◆ Extrait choisi

+++++

Il faut rappeler cependant, qu’ une certaine dynamique existe aussi dans la pensée chrétienne, avec l’incarnation, donc la descente de Dieu dans la contingence humaine et temporelle; avec la foi en l’Esprit saint, souffle transformateur; avec, enfin, l’homme déchu qui doit tendre vers l’homme nouveau. La déification de l’homme est prônée par tous les mystiques. Mais que Dieu soit relatif et imparfait, qu’il doive être en recherche de lui-même, et se constituer éternellement, n’atteignant jamais la perfection, n’atteignant jamais la plénitude de son être, cela n’avait pas encore formé de courant théologique.
Différemment des théologiens sud-américains contemporains, pour Nietzche, ce Dieu qui tend vers la divinité parfaite, c’est l’homme. L’idée d’un Dieu parfait et tout-puissant doit être abandonnée. Ce Dieu-là doit être oublié; il doit mourir dans les mentalités. C’est le Dieu en devenir qui est réel, ou l’homme en devenir de Dieu, ce qui, pour Nietzche, est la même chose, car l’homme qui tend vers la perfection s’achemine vers sa divinisation. Mais alors, la perfection n’existe pas: elle se forge éternellement.

+++++

◆ Données
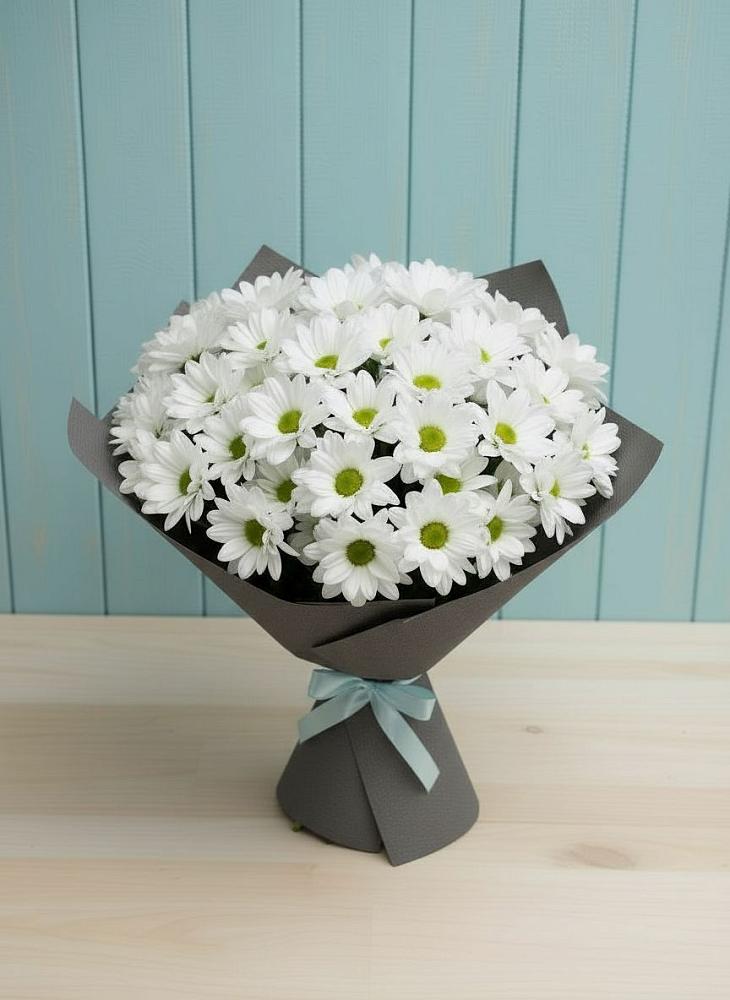 Букет цветов из: Хризантемы в Раздольной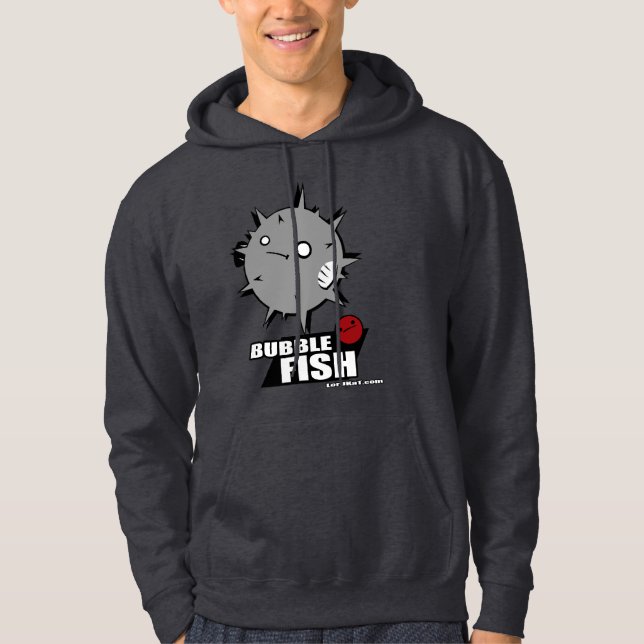 Bubbla hoodien tröja med luva (Framsida)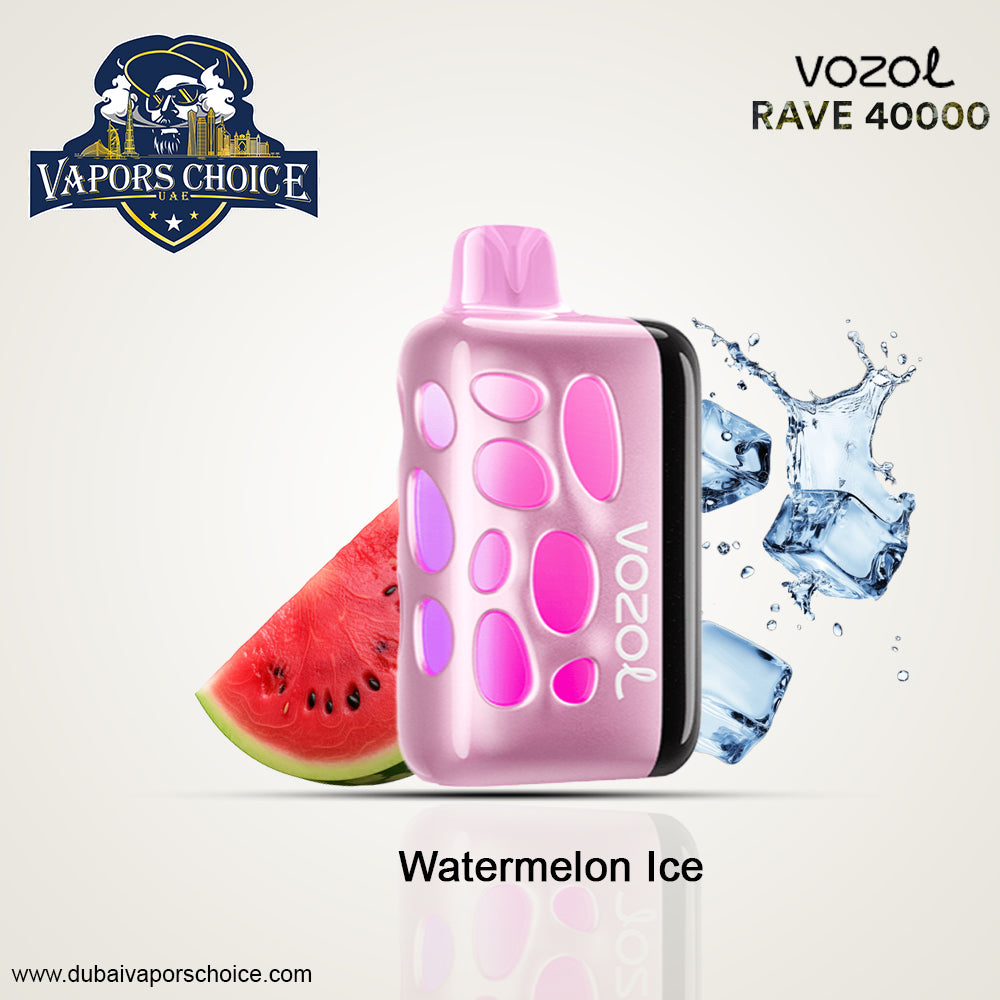 VOZOL RAVE 40K DISPOSABLE VAPE (Dual Power Mode) Watermelon Ice UAE Abu Dhabi & Dubai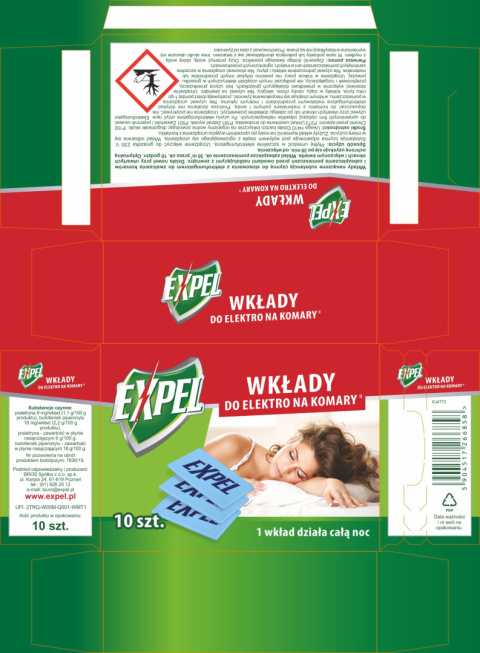 EXPEL – wkłady do elektro na komary 10 szt. EXPEL – wkłady do elektro na komary 10 szt.
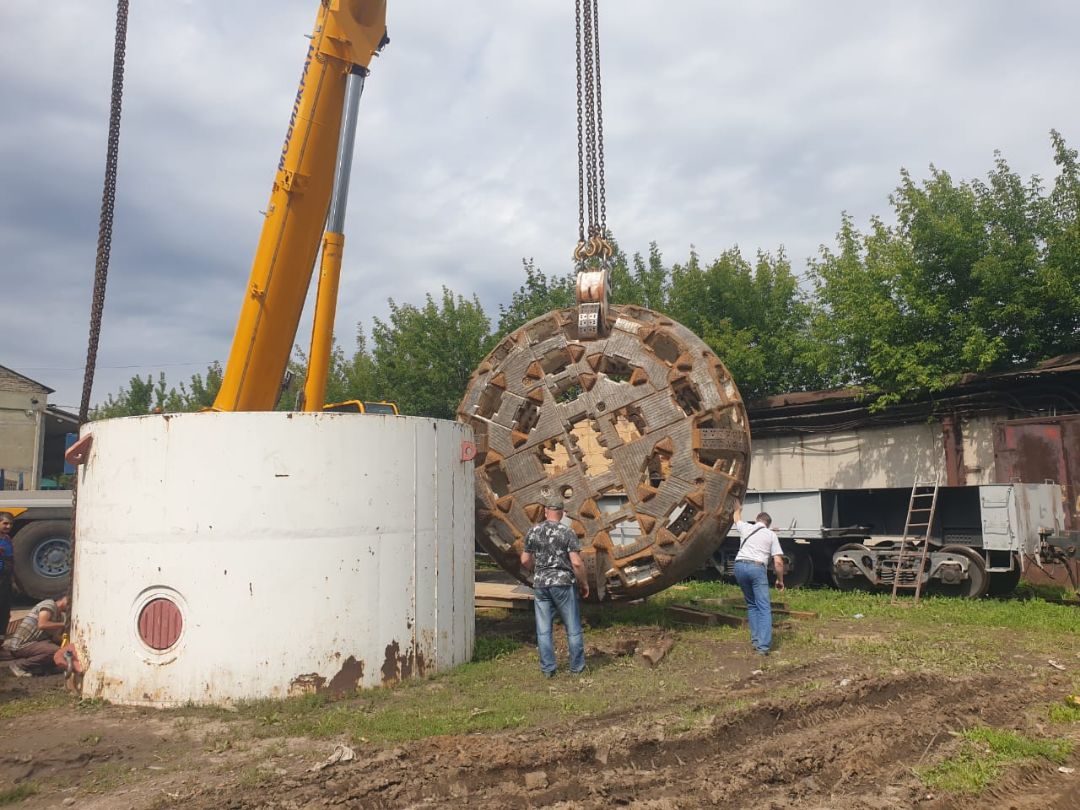 Перевозка горнопроходческого щита железной дорогой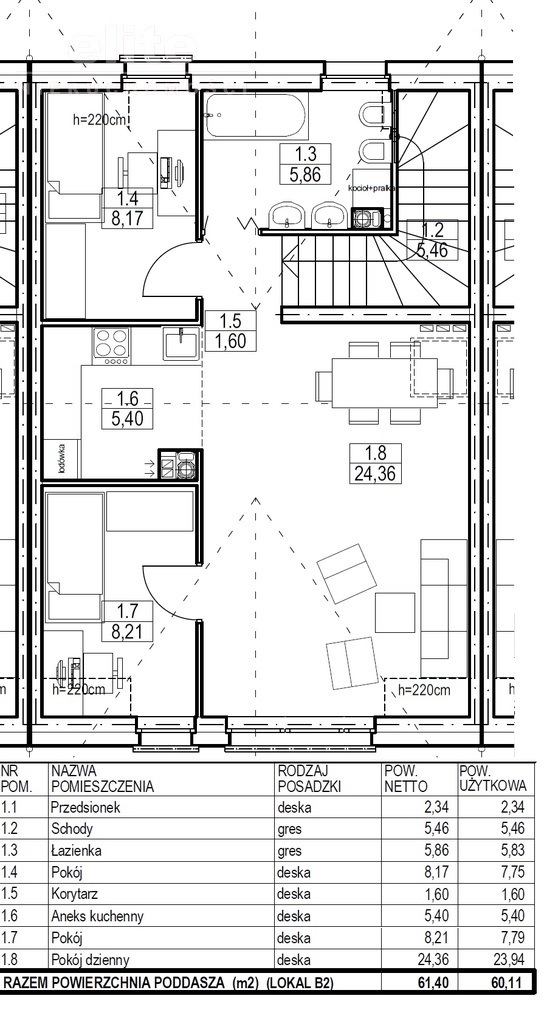 Mierzyn 3 pokojowe + strych 30m2 + 2m. p (10)
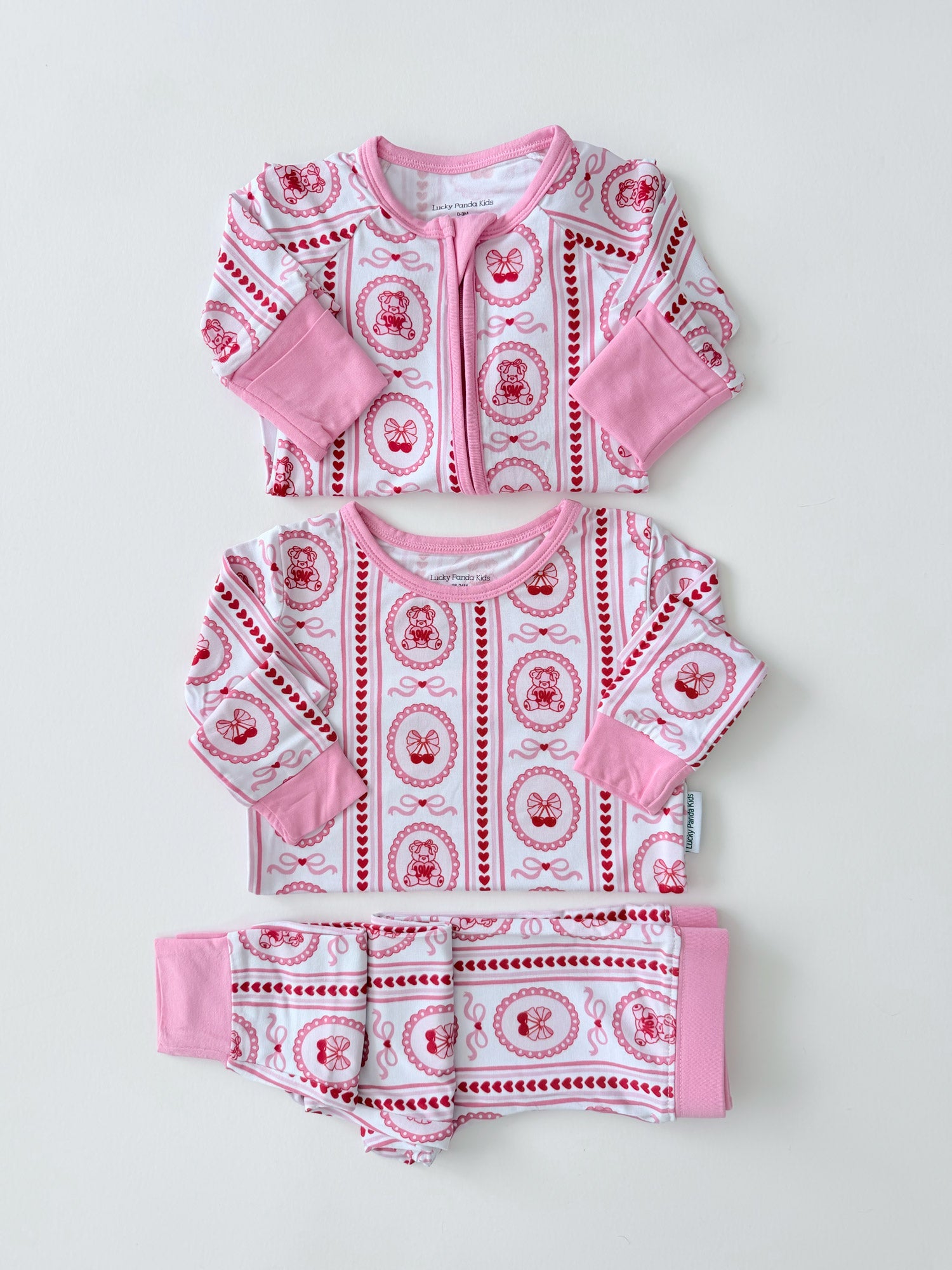 Bamboo Two Piece Set | Cherry Bear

+++++

◆ Tâche
Prolongez le texte sur le Dieu en devenir à partir de sa dernière phrase.

◆ Corrigé
On trouve chez Marx la même dynamique, mais appliquée à la société. Les espoirs supraterrestres de la religion chrétienne doivent être ramenés sur terre, et la société doit tendre toujours davantage à les réaliser dans le cadre de l’histoire, avec le travail et avec le temps.
Le National-socialisme a essayé d’appliquer cette dynamique de perfectionnement à la race et à la nation germanique, trahissant la pensée universaliste de Nietzche et de Marx. Il ne s’agissait plus, ici, de tendre à la perfection du genre humain, mais à celle d’une race exclusive et d’un Etat universellement dominant.
Les facteurs d’ évolution, de dynamisme et de perfectionnement se situant dans un processus qui n’a pas de fin, sont la porte ouverte au modernisme de la fin du XIXe siècle et de ceux qui suivront: la porte ouverte au Progrès. L’idée a été reprise au vingtième siècle par les économistes. Les théologiens de la Libération, eux, l’ont appliquée à l’idée de Dieu.
Dans une prochaine réflexion sur la Théologie du process, il sera certainement intéressant de rappeler et de comparer la pensée de Nietzche , de Karl Marx et de l’existentialisme moderne.
Danielle Vincent.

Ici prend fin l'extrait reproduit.